CHP Genel Başkan Yardımcısı Muharrem Erkek, 1961 Anayasası’yla ilgili de çarpıcı değerlendirmeler yaptı: “Siyasi tarihimizdeki en ilerici, en demokrat anayasa 1961 Anayasası’dır. Bu anayasa, Devlet Planlama Teşkilatı, Anayasa Mahkemesi gibi meydana getirdiği kurum ve kuruluşlar, temel hak ve özgürlükler, siyasal haklar ve daha pek çok açıdan çok önemli düzenlemeleri içerir. Bunlar reddedilemez. Ne var ki bizim ele aldığımız kısım, bu anayasanın da bir askeri darbe sonrası yapılmış olmasıdır. Bu ülkede toplumsal mutabakatla, katılımcılıkla ve siyasi partilerin öncülüğünde bir anayasa yapılamaz mı? Elbette yapılır. Bizler, günümüz evrensel demokrasinin koşullarına da uygun biçimde 1961’den daha ilerici bir anayasa yapabiliriz. Bakın, CHP olarak seçimden hemen sonra, bir hafta gibi kısa bir süre içerisinde Stratejik Planlama Teşkilatı kurmayı vadediyoruz. Mutabakat metnimizde Anayasa Mahkemesi’nin güçlendirilmesi var. Daha pek çok örnek sayabilirim. Bunlar 1961 Anayasası temelli kurumlardır. Biz 1961’in bu özelliklerini nasıl görmezden geliriz? Amacımız dünü yok saymadan, bugünden güç alarak yarını daha iyi noktalara taşımak. Yarının Türkiye’sini inşa etmek.”

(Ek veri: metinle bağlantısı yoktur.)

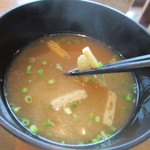 門司港グルメ海門 - お弁当に添えられた味噌汁は揚げの入ったシンプルな味噌汁でした。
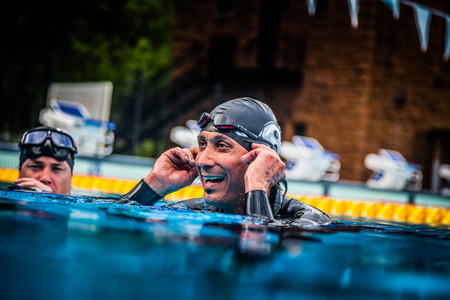 piscina olimpica: Montreal, Canadá - 30 de mayo de 2015. Oficial AIDA Apnea piscina Competencia lugar Tomando en el Parque Jean-Drapeau piscina olímpica. Feliz Freediver Celebrando los Succes de su Primer Lugar y grabar.
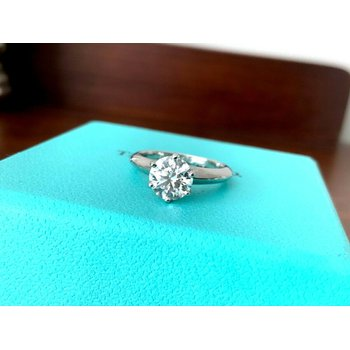 Tiffany 1.15 ct round F VVS2 $20k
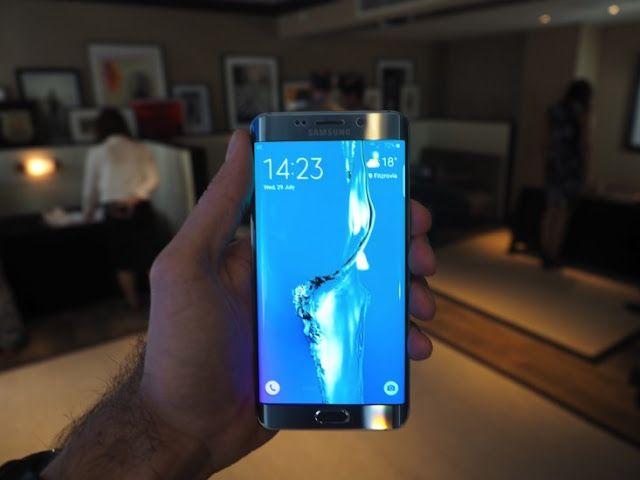 El Samsung Galaxy S7 incluiría USB tipo C y lector de tarjetas   Cuando hablamos de gama alta uno de los fabricantes que más expectaciones suele levantar es Samsung. La firma surcoreana suele poner cada año toda la carne en el asador y a pesar de que en sus últimos años pecó de incluir un diseño muy continuista parecen haberse puesto las pilas este año con productos como el Galaxy S6 Edge.  El próximo año está cada vez más cerca y con el una nueva generación de dispositivos se acercan y con…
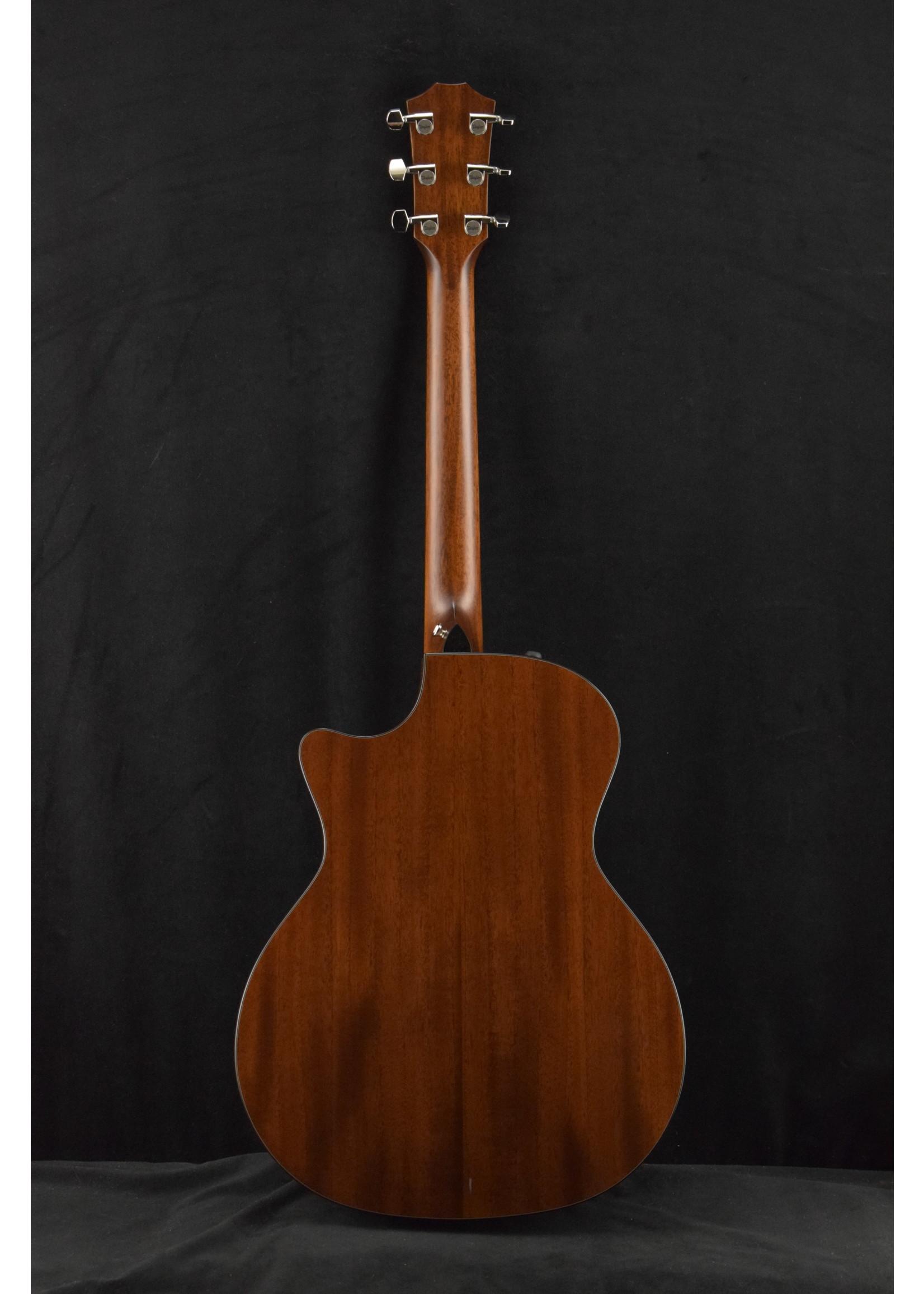 Taylor Taylor 514ce Mahogany Body / Cedar Top Natural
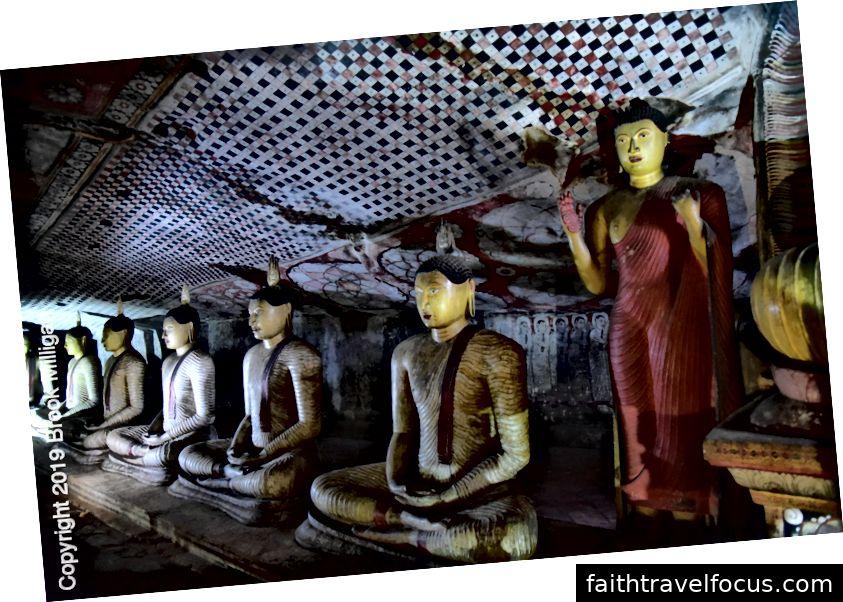 Ngôi đền của Đại vương được đặt theo tên của hai bức tượng của các vị vua. Một cái thùng thu thập nước liên tục thấm vào hang. Nước này được sử dụng cho các nghi lễ thiêng liêng.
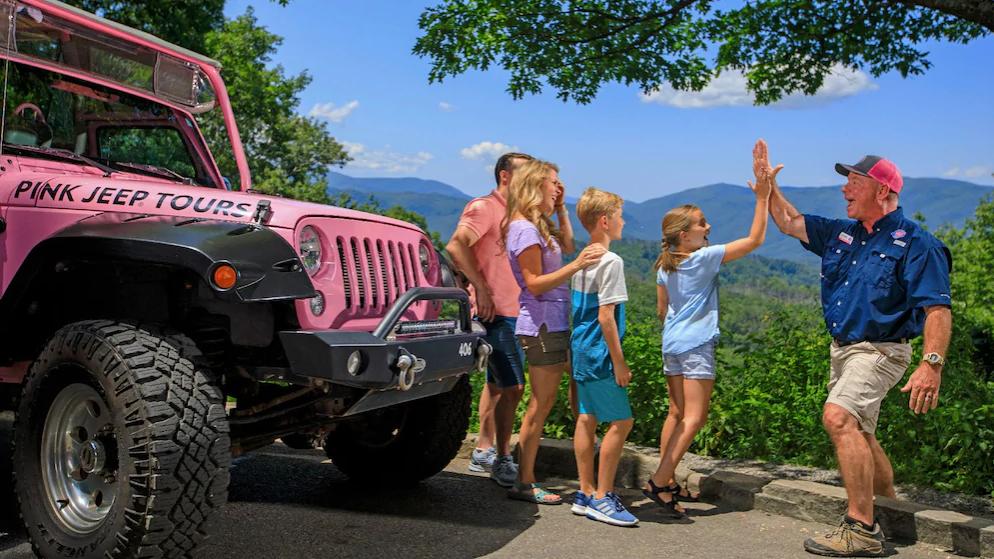 gatlinburg pink jeep tours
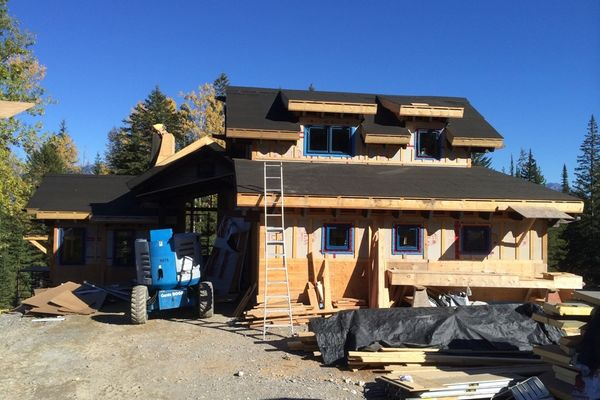 Kicking-Horse-Chalet-British-Columbia-Canadian-Timberframes-Construction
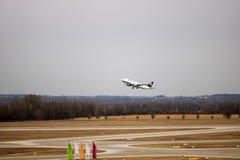 Lufthansa de départ surfacent à l'aéroport de Munich image libre de droits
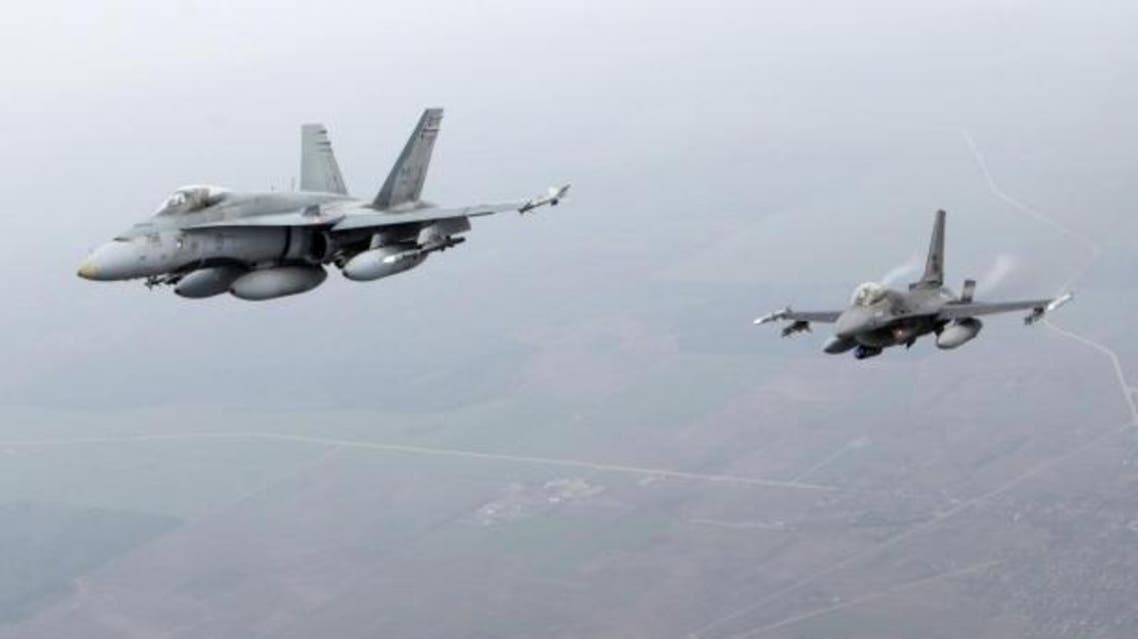 Canadian Air Force fighter CF-18 Hornet (L) and Portuguese Air Force fighter F-16 patrol over Baltics air space. (File photo: Reuters)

Ortak mutabakat metninde neler var?


■ Seçim barajı yüzde 3 olacak.
■ Yurtdışı seçim çevresi oluşturulacak.
■ Yüzde 1 oy olan siyasi parti Hazine yardımından yararlanacak.
■ TBMM’nin denetim yolları güçlendirilecek.
■ ‘Bütçe hakkının devredilemezliği ilkesi’ hakim kılınacak. TBMM’de başkanlığını ana muhalefet partisinden bir üyenin yapacağı Kesin Hesap Komisyonu kurulacak.
■ Cumhurbaşkanı ile Meclis’in görev süreleri ayrılacak, cumhurbaşkanı bir defalığına 7 yıl süreyle seçilecek.
■ Hükümeti kurma görevi cumhurbaşkanı tarafından en çok milletvekiline sahip partiden başlamak üzere sırayla verilecek.
■ Hükümetin kurulmasında basit çoğunluğun, düşürülmesinde üye tamsayısının salt çoğunluğunun aranması sağlanacak.
■ Yapıcı/Kurucu Güvensizlik Oyu ile yeni hükümetin kurulması güvence altına alınmadan mevcut hükümetin düşürülmesi mümkün olmayacak.
■ OHAL ilan yetkisi cumhurbaşkanı başkanlığında toplanacak bakanlar kuruluna (TBMM onayı şartıyla) ait olacak. OHAL Kararnamesi yetkisi kaldırılacak. OHAL Kanunu yeniden düzenlenecek.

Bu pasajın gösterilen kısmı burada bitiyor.